▶ **YOUR TASK**
Transcribe the records that follow exactly. Skip the pictures.

# START OF RECORDED DATA

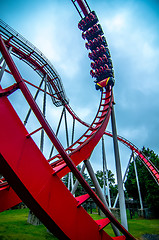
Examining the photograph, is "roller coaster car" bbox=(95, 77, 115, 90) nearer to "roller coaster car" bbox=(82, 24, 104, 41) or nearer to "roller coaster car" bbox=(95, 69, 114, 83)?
"roller coaster car" bbox=(95, 69, 114, 83)

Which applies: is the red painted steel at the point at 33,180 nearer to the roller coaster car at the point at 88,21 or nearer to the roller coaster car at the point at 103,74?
the roller coaster car at the point at 103,74

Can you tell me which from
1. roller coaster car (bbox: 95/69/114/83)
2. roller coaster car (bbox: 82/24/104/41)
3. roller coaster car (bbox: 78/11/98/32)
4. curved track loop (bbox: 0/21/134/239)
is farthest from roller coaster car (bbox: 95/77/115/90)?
curved track loop (bbox: 0/21/134/239)

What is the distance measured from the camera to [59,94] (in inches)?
359

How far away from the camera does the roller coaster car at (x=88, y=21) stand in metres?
9.91

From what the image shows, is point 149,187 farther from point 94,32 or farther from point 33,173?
point 33,173

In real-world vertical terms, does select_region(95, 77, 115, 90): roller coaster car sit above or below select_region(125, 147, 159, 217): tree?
above

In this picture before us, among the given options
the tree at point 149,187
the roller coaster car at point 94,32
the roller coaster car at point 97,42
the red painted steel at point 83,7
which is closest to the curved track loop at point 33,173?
the roller coaster car at point 97,42

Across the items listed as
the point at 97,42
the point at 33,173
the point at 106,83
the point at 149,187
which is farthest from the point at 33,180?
the point at 149,187

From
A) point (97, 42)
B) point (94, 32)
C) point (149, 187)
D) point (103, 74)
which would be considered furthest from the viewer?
point (149, 187)

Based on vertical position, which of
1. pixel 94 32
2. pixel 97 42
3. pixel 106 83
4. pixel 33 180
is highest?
pixel 94 32

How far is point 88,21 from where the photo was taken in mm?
10000

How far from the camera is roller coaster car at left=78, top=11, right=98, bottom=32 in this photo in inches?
390

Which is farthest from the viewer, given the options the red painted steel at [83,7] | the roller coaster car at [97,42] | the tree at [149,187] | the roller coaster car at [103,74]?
the tree at [149,187]

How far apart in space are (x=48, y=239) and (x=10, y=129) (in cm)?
499
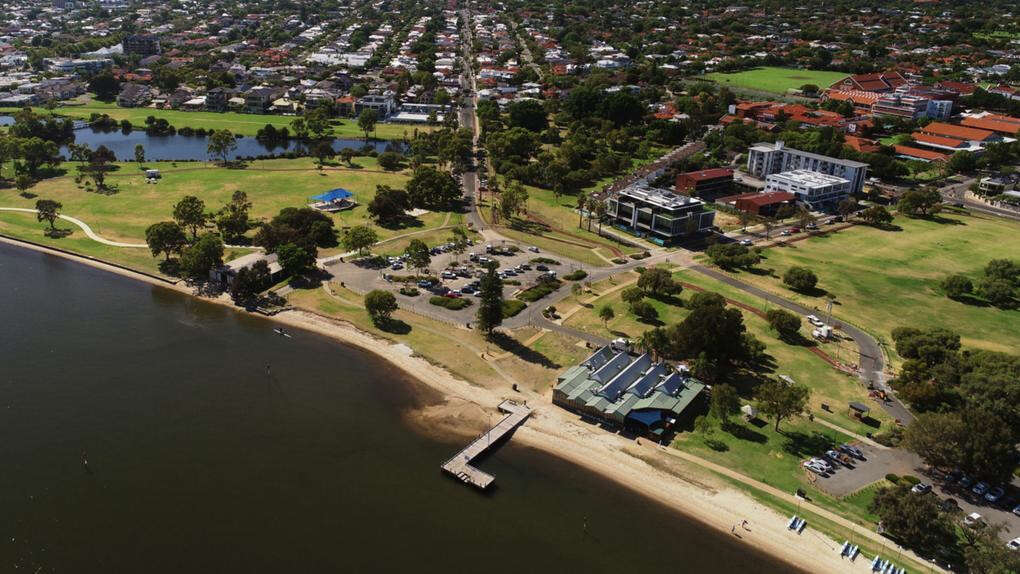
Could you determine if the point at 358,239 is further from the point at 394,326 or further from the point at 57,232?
the point at 57,232

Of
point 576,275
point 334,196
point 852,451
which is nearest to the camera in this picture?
point 852,451

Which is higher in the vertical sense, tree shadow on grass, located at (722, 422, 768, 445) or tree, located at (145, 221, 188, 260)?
tree, located at (145, 221, 188, 260)

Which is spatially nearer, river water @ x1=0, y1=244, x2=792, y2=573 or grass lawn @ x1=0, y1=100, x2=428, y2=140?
river water @ x1=0, y1=244, x2=792, y2=573

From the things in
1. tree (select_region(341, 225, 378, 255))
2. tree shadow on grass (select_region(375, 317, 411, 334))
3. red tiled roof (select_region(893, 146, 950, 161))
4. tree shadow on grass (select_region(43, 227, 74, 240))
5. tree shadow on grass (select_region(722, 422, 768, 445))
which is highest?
red tiled roof (select_region(893, 146, 950, 161))

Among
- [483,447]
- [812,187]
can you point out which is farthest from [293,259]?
[812,187]

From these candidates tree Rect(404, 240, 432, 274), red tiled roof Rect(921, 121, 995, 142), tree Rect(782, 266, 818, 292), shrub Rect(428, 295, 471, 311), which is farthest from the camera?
red tiled roof Rect(921, 121, 995, 142)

# END OF RECORDED DATA

▶ **ANSWER TO THE TASK**
Examining the photograph, is "roller coaster car" bbox=(95, 77, 115, 90) nearer to "roller coaster car" bbox=(82, 24, 104, 41) or nearer to "roller coaster car" bbox=(95, 69, 114, 83)?
"roller coaster car" bbox=(95, 69, 114, 83)

Which applies: is the red painted steel at the point at 33,180 nearer to the roller coaster car at the point at 88,21 or nearer to the roller coaster car at the point at 103,74?
the roller coaster car at the point at 103,74

Can you tell me which from
1. roller coaster car (bbox: 95/69/114/83)
2. roller coaster car (bbox: 82/24/104/41)
3. roller coaster car (bbox: 78/11/98/32)
4. curved track loop (bbox: 0/21/134/239)
is farthest from roller coaster car (bbox: 95/77/115/90)?
curved track loop (bbox: 0/21/134/239)

What is the distance measured from the camera to [59,94] (in inches)?
359

How far away from the camera does the roller coaster car at (x=88, y=21) stand in metres?
9.91

From what the image shows, is point 149,187 farther from point 94,32 or farther from point 33,173?
point 33,173

In real-world vertical terms, does select_region(95, 77, 115, 90): roller coaster car sit above or below select_region(125, 147, 159, 217): tree?
above

In this picture before us, among the given options
the tree at point 149,187
the roller coaster car at point 94,32
the roller coaster car at point 97,42
the red painted steel at point 83,7
which is closest to the curved track loop at point 33,173?
the roller coaster car at point 97,42

Across the items listed as
the point at 97,42
the point at 33,173
the point at 106,83
the point at 149,187
which is farthest from the point at 33,180?
the point at 149,187

From
A) point (97, 42)
B) point (94, 32)
C) point (149, 187)
D) point (103, 74)
which would be considered furthest from the viewer?
point (149, 187)

Based on vertical position, which of
1. pixel 94 32
2. pixel 97 42
3. pixel 106 83
4. pixel 33 180
is highest?
pixel 94 32

How far is point 88,21 from where the photo was taken in mm?
10000

How far from the camera is roller coaster car at left=78, top=11, right=98, bottom=32 in this photo in inches?
390

Which is farthest from the viewer, given the options the red painted steel at [83,7] | the roller coaster car at [97,42] | the tree at [149,187] | the roller coaster car at [103,74]?
the tree at [149,187]

How far apart in space are (x=48, y=239) and (x=10, y=129) (in cm)?
499
Could you determine if the point at 358,239 is further from the point at 394,326 or further from the point at 57,232?
the point at 57,232

Of
point 576,275
point 334,196
point 852,451
which is nearest to the camera in this picture?
point 852,451

Which is higher in the vertical sense, tree shadow on grass, located at (722, 422, 768, 445) or tree, located at (145, 221, 188, 260)?
tree, located at (145, 221, 188, 260)

Which is spatially nearer, river water @ x1=0, y1=244, x2=792, y2=573 or grass lawn @ x1=0, y1=100, x2=428, y2=140?
river water @ x1=0, y1=244, x2=792, y2=573

From the things in
1. tree (select_region(341, 225, 378, 255))
2. tree shadow on grass (select_region(375, 317, 411, 334))
3. red tiled roof (select_region(893, 146, 950, 161))
4. tree shadow on grass (select_region(43, 227, 74, 240))
5. tree shadow on grass (select_region(722, 422, 768, 445))
which is highest?
red tiled roof (select_region(893, 146, 950, 161))

Among
- [483,447]
- [812,187]
can you point out which is farthest from [293,259]?
[812,187]

From these candidates tree Rect(404, 240, 432, 274), red tiled roof Rect(921, 121, 995, 142), tree Rect(782, 266, 818, 292), shrub Rect(428, 295, 471, 311), which is farthest from the camera?
red tiled roof Rect(921, 121, 995, 142)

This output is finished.